If I were advising a high school graduate today, I would encourage them to consider trades in areas that are not easily off-shored.

One of the major problems today is over-educated and under-employed young males with ambitions thwarted. The intelligent and ruthless ones will always find a way, but not necessarily one that is legal or ethical. And then there are those who will be looking and not finding a purpose and vestment within their local and national societies. These ones are the most vulnerable to being radicalized. Add a little despair, some anger, entitlement and testosterone; and they are ripe to "break bad".

I have no idea how to address this problem, and neither do governments. It is a major national security issue that results in lone wolf actions, (two of which we have had in Canada in the last week or so.) Fortunately, most lone wolves have a limited ability to inflict large amounts of damage, but occasionally, as in what happened in the Canadian federal parliament last week, one man comes steps away from being able to do horrendous harm. (This man was steps away from being able to take out the Prime Minister and some senior cabinet ministers. If he had turned left he would have bounded straight into the government caucus meeting and low and behold could have inflicted truly significant damage.)

We need appropriate education for our youth. We need them to have a sense of purpose and hope, and the opportunity to realise these. As it is, my people of my generation are hanging on to their own careers and jobs with a fierce tenacity. Youth today can look forward to waiting longer to start their professional careers, need higher qualifications, have lower job security, and more debt load when entering the professional work force. On top of that they will have to pay greater amounts for retired old fogeys like me as we retire and live to 80 or 90. At least with skilled blue collar work there will always be a local demand.

How these young men must curse my generation.

My generation has lived off the fat of the land like a band of orcs.
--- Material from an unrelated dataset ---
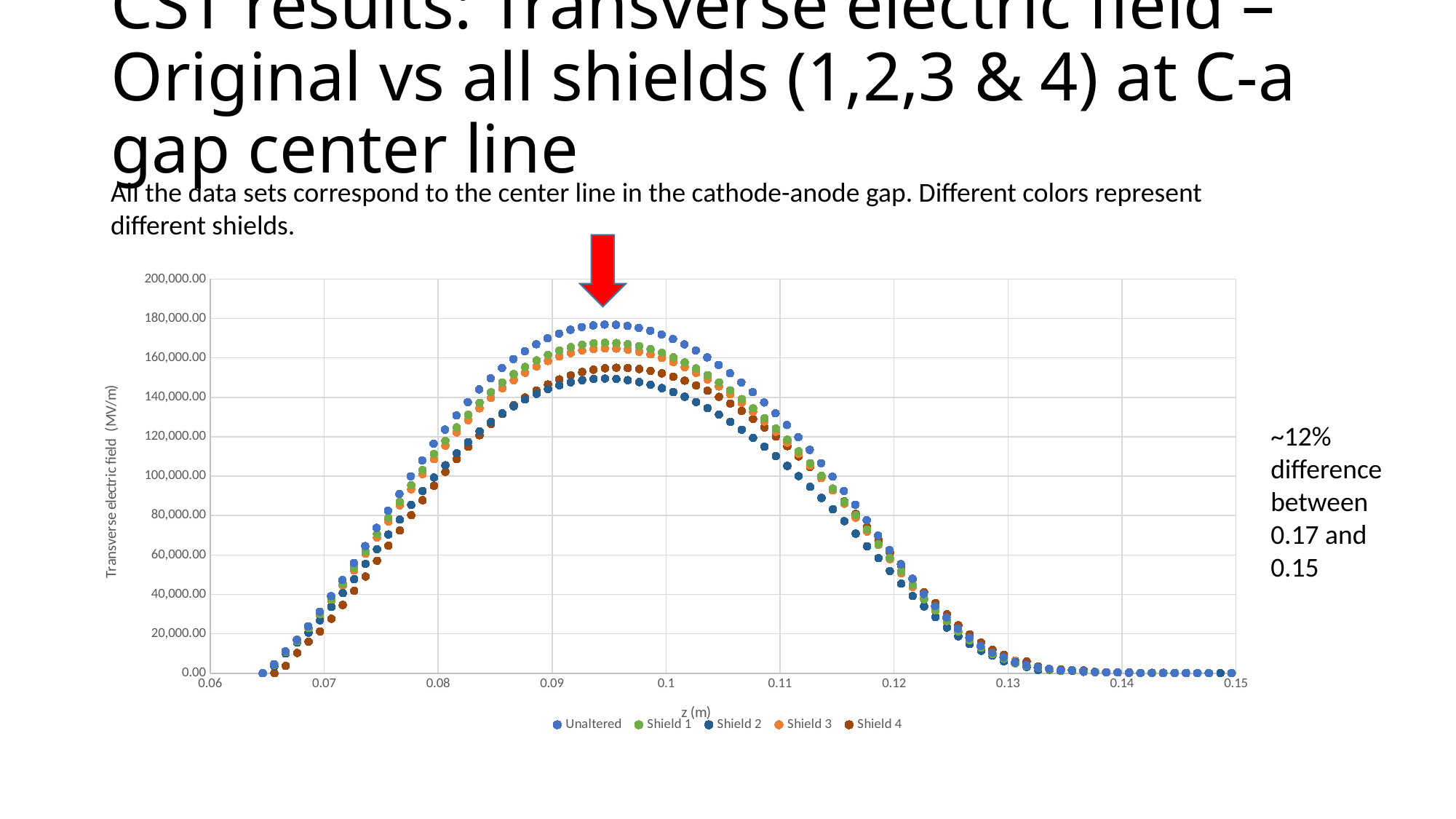
What is the label of the vertical axis? Transverse electric field (MV/m) What are the legend entries of the chart? Unaltered, Shield 1, Shield 2, Shield 3, Shield 4 Which series has the lowest peak value of transverse electric field? Shield 2 Which series reaches the highest peak value of transverse electric field? Unaltered At the peak near z = 0.095 m, which series has the larger value, Unaltered or Shield 2? Unaltered Is the peak value of the Shield 4 series greater or less than 160,000.00? less How many series does the chart legend list? 5 How do the values change as z increases from 0.06 m to 0.15 m? rise then fall What kind of chart is shown on the slide? scatter chart Is the peak value of the Shield 2 series greater or less than 160,000.00? less Is the peak value of the Unaltered series greater or less than 180,000.00? less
What actually surprises me on my daily commute on the bus which stops at the University of Guelph is that a substantial number are hard working and optimistic. Many of them have an equanimity about this and are strangely and wonderfully optimistic - in my albeit limited dealings with them. I sense amongst the few a tenacity to find and do something that they deem important. They seem far less materialistic than my generation. This may very well be a biased sample, and I am always drawn to talk with those that carry a sparkle in the eye, so I will assume a selection bias. Even so, it is refreshing to see a significant sample in whom my having a sense of optimism is not misplaced. Perhaps the few can overcome the many who succumb to despair - perhaps not. Only time will tell.

Bruce Charlton said...

@NF - In the UK there are a lot of people who have been given a grossly inflated idea of their intellectual ability due to truly enormous grade inflation, unfailable exams, endemic and tolerated cheating, and the massive - threefold - expansion of higher education especially universities in two decades (from a point when they were already bloated).
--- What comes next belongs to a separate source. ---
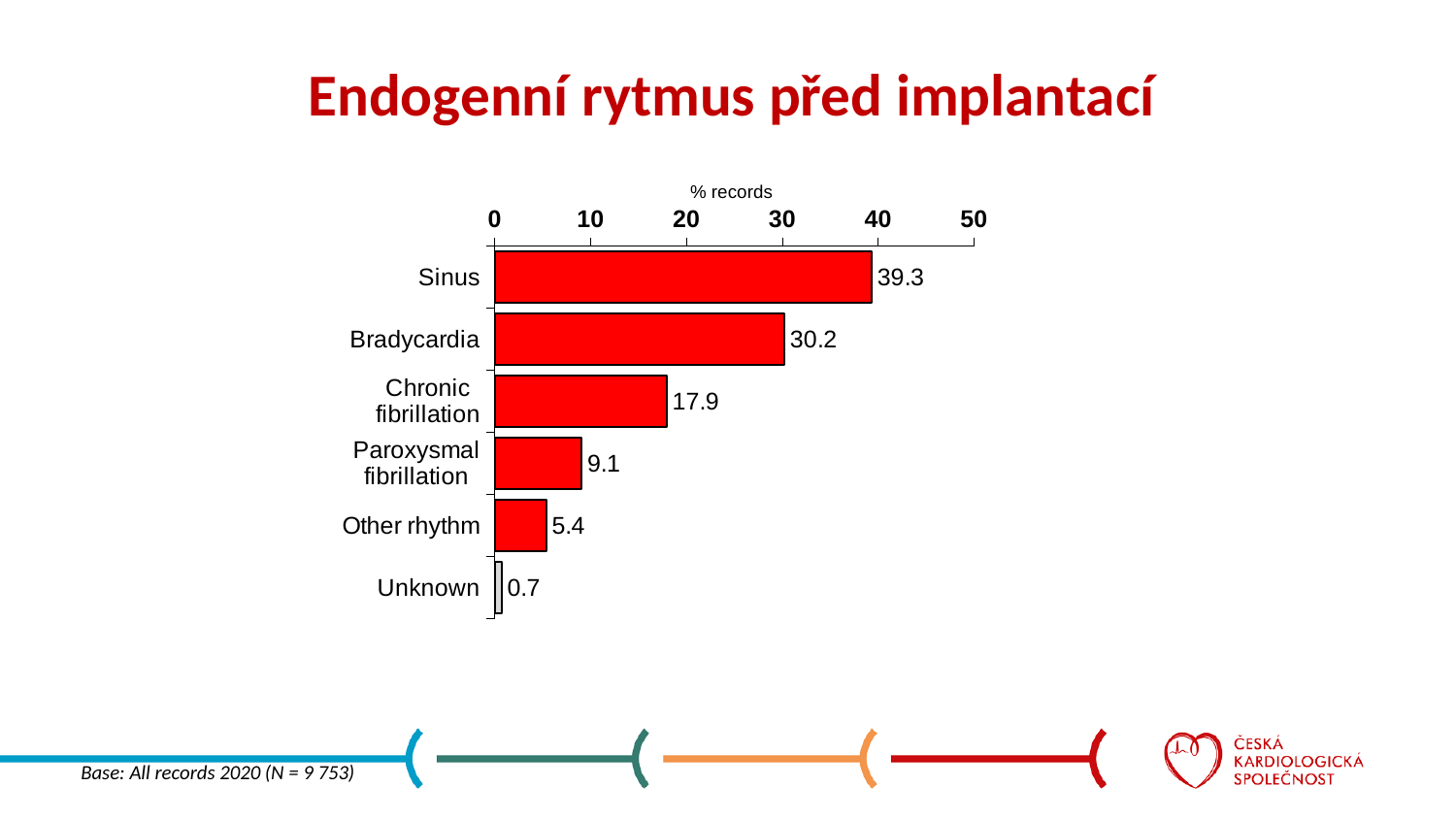
What is the value for Sinus? 39.3 Which is larger, the value for Chronic fibrillation or the value for Paroxysmal fibrillation? Chronic fibrillation How many categories are shown in the chart? 6 What is the value for Paroxysmal fibrillation? 9.1 What kind of chart is shown on the slide? Bar chart What is the difference between the values for Sinus and Bradycardia? 9.1 Which category has the highest value? Sinus Which category has the lowest value? Unknown What is the value for Chronic fibrillation? 17.9 What is the value for Unknown? 0.7 What is the value for Bradycardia? 30.2 What is the label of the value axis? % records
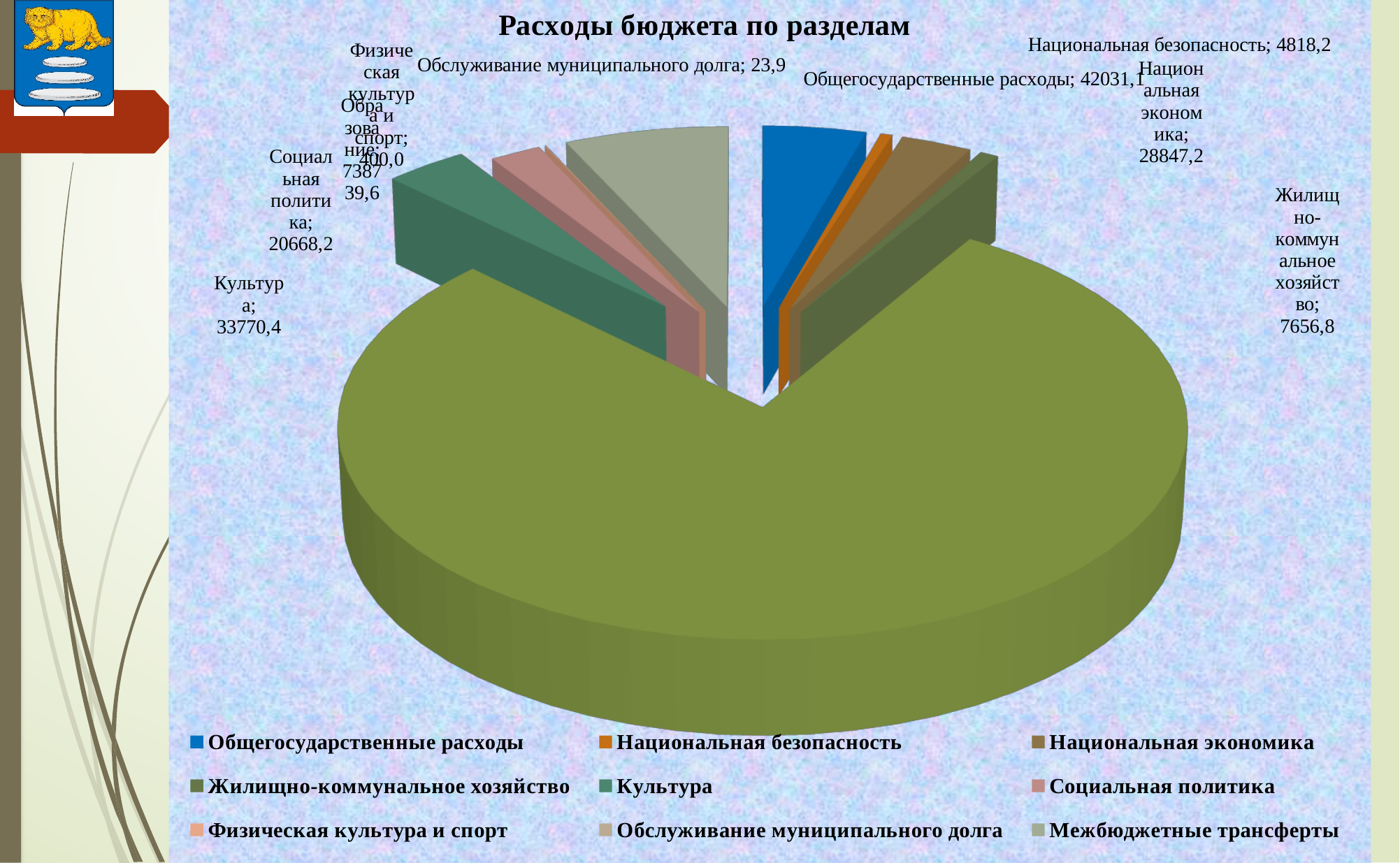
Which is larger, Национальная экономика or Социальная политика? Национальная экономика What is the value for Общегосударственные расходы? 42031,1 What is the value for Национальная экономика? 28847,2 Which of the labelled categories has the smallest value? Обслуживание муниципального долга How many entries does the legend list? 9 What is the title of the chart? Расходы бюджета по разделам What is the difference between Общегосударственные расходы and Культура? 8260,7 What is the value for Культура? 33770,4 What is the value for Жилищно-коммунальное хозяйство? 7656,8 What is the value for Обслуживание муниципального долга? 23,9 What is the value for Национальная безопасность? 4818,2 What kind of chart is shown on the slide? Pie chart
Because these inflationary trends are pretty much ignored, individuals (and institutions) consistently over-rate themselves, and have false expectations, and people become extremely angry when the subject is raised - yet the conclusions are objective.

It is quite possible that the low level graduates who go into low level jobs are quite well matched - except they have wasted maybe an extra five years - and loads of money - before starting that job.

At the top end, the people who become lawyers and doctors etc find that the average salaries of these elite jobs have roughly halved (despite years of extra training and exams) - and (financially) they would have been better off working in an office or as a high school teacher.

The baby boom generation (and onwards) were the first, probably the first in human history, to be brought-up godless; and with no objective basis for morality, beauty or truthfulness. The results are predictable - hedonic short-termist selfishness, and cowardice.

However, the real situation is likely to be much worse than it appears - since what we have is being propped up, year on year, by hidden inflation and borrowing.